Use chapkit with uvx (no installation needed):

# One-off project creation
uvx chapkit init my-ml-service

Or install it permanently:

# Install globally
uv tool install chapkit

# Use the installed tool
chapkit init my-ml-service

From GitHub (Development)

To use the latest development version:

# One-off project creation from GitHub
uvx --from git+https://github.com/dhis2-chap/chapkit chapkit init my-ml-service

# Or install from GitHub
uv tool install git+https://github.com/dhis2-chap/chapkit
chapkit init my-ml-service

Managing Installed Tool

If you installed chapkit with uv tool install, you can manage the installation:

Check Installed Version

# List installed tools and versions
uv tool list

# Check version
chapkit --version

Upgrade to Latest

# Upgrade to latest version
uv tool upgrade chapkit

# Upgrade to specific version
uv tool upgrade [email protected]

Uninstall

# Remove installed tool
uv tool uninstall chapkit

Note: When using uvx chapkit, the latest version is used automatically unless you specify a version with @:

# Always uses latest
uvx chapkit init my-service

# Pin to specific version
uvx [email protected] init my-service

Quick Start

Create and run a new project:

# Create project (using uvx for one-off usage)
uvx chapkit init my-ml-service
cd my-ml-service

# Install dependencies and run
uv sync
uv run python main.py

Visit http://localhost:8000/docs to interact with the ML API.


CLI Commands

chapkit init

Initialize a new chapkit ML service project.

Usage:

chapkit init PROJECT_NAME [OPTIONS]

Arguments:

  • PROJECT_NAME - Name of the project to create (required)

Options:

  • --path PATH - Target directory (default: current directory)
  • --with-monitoring - Include Prometheus and Grafana monitoring stack
  • --template TYPE - Template type: ml (default), ml-shell, or task
  • --help - Show help message

Examples:

# Using uvx (one-off, no installation needed)
uvx chapkit init my-service

# Using installed tool
chapkit init my-service

# Create project in specific location
chapkit init my-service --path ~/projects

# Create project with monitoring stack
chapkit init my-service --with-monitoring

# Create project with ml-shell template (language-agnostic)
chapkit init my-service --template ml-shell

# Create project with task template (task execution)
chapkit init my-service --template task

# Combine options
chapkit init my-service --template ml-shell --with-monitoring

# From GitHub (development version)
uvx --from git+https://github.com/dhis2-chap/chapkit chapkit init my-service

chapkit artifact list

List artifacts stored in a chapkit database or running service.

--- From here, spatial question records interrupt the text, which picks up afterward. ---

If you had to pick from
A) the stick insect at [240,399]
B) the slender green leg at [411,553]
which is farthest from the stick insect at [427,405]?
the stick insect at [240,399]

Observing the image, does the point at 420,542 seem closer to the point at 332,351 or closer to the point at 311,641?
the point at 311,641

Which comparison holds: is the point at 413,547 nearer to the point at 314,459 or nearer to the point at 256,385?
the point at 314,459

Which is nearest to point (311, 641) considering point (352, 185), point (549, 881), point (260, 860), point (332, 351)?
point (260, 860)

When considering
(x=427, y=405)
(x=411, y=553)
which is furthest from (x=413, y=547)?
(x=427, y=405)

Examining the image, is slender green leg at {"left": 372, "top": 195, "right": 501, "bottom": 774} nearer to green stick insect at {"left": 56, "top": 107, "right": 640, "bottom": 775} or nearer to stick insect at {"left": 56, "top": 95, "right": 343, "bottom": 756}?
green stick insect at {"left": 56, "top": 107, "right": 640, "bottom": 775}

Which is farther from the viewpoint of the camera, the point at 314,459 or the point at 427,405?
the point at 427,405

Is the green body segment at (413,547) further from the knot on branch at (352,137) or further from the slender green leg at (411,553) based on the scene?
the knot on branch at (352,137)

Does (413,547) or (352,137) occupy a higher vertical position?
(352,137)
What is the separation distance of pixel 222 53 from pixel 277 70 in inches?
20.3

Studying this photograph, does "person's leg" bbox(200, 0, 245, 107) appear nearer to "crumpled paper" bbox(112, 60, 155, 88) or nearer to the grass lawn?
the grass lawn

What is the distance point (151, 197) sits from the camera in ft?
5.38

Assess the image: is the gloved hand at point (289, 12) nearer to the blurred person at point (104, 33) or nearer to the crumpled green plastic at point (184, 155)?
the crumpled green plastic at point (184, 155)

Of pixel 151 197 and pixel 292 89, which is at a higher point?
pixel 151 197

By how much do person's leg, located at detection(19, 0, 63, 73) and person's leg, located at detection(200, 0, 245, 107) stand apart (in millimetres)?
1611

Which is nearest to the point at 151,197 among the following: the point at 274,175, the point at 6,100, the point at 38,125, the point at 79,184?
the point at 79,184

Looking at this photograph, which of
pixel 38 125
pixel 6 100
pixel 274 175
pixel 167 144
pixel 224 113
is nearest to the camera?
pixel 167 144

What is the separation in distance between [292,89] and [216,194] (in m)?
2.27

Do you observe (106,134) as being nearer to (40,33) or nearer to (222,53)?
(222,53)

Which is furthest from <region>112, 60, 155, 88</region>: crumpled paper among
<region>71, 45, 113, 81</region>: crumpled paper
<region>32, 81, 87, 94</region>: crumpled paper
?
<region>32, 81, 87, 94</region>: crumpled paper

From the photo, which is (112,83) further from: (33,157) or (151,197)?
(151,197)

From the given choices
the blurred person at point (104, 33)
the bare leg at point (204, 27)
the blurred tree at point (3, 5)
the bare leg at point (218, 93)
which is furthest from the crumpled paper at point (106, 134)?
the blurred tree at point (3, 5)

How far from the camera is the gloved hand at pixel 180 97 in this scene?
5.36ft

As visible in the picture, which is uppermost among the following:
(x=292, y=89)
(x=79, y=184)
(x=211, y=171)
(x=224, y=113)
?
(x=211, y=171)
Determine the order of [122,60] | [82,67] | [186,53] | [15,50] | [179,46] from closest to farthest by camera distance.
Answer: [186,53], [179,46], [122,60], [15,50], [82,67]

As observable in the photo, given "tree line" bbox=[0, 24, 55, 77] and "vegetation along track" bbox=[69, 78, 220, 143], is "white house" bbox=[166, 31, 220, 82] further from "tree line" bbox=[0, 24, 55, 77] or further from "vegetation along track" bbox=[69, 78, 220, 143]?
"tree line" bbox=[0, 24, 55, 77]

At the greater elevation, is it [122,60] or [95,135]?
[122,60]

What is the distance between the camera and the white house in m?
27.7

Alias: chapkit artifact ls

Usage:

chapkit artifact list [OPTIONS]

Options:

  • --database, -d PATH - Path to SQLite database file
  • --url, -u URL - Base URL of running chapkit service
  • --type, -t TYPE - Filter by artifact type (e.g., ml_training_workspace, ml_prediction)
  • --help - Show help message

Note: Either --database or --url must be provided (mutually exclusive).

Examples:

# List from local database
chapkit artifact list --database ./data/chapkit.db

# List from running service
chapkit artifact list --url http://localhost:8000

# Filter by type
chapkit artifact list --database ./data/chapkit.db --type ml_training_workspace

Output:

The output shows artifacts with hierarchy indentation (2 spaces per level) for easier navigation:

ID                             TYPE                      SIZE       CONFIG         CREATED
----------------------------------------------------------------------------------------------------
01ABC123456789ABCDEFGHIJ       ml_training_workspace     1.2 MB     01CFG12345..   2024-01-15 10:30
  01DEF987654321FEDCBA98       ml_prediction             45.3 KB    01CFG12345..   2024-01-15 10:35
    01GHI111222333444555       ml_prediction_workspace   2.1 MB     01CFG12345..   2024-01-15 10:36
  • ID: Artifact ULID (indented by level)
  • TYPE: Artifact type from metadata
  • SIZE: Human-readable size
  • CONFIG: Config ID from artifact metadata (truncated)
  • CREATED: Timestamp in YYYY-MM-DD HH:MM format

chapkit artifact download

Download a ZIP artifact from a chapkit database or running service.

Usage:

chapkit artifact download ARTIFACT_ID [OPTIONS]

Arguments:

  • ARTIFACT_ID - Artifact ID (ULID) to download (required)

Options:

  • --database, -d PATH - Path to SQLite database file
  • --url, -u URL - Base URL of running chapkit service
  • --output, -o PATH - Output path (default: ./<artifact_id>.zip or ./<artifact_id>/ with --extract)
  • --extract, -x - Extract ZIP contents to a directory instead of saving as file
  • --force, -f - Overwrite existing output file or directory
  • --help - Show help message

Note: Either --database or --url must be provided (mutually exclusive).

Examples:

# Download as ZIP file (default)
chapkit artifact download 01ABC123... --database ./data/chapkit.db
# Creates: 01ABC123....zip

# Download with custom filename
chapkit artifact download 01ABC123... --database ./data/chapkit.db -o model.zip

# Extract to directory
chapkit artifact download 01ABC123... --database ./data/chapkit.db --extract
# Creates: 01ABC123.../

# Extract to custom directory
chapkit artifact download 01ABC123... --database ./data/chapkit.db --extract -o ./workspace

# Download from running service
chapkit artifact download 01ABC123... --url http://localhost:8000

# Force overwrite existing
chapkit artifact download 01ABC123... --database ./data/chapkit.db --force

chapkit test

Run end-to-end tests against your ML service. This command only appears when inside a chapkit project directory.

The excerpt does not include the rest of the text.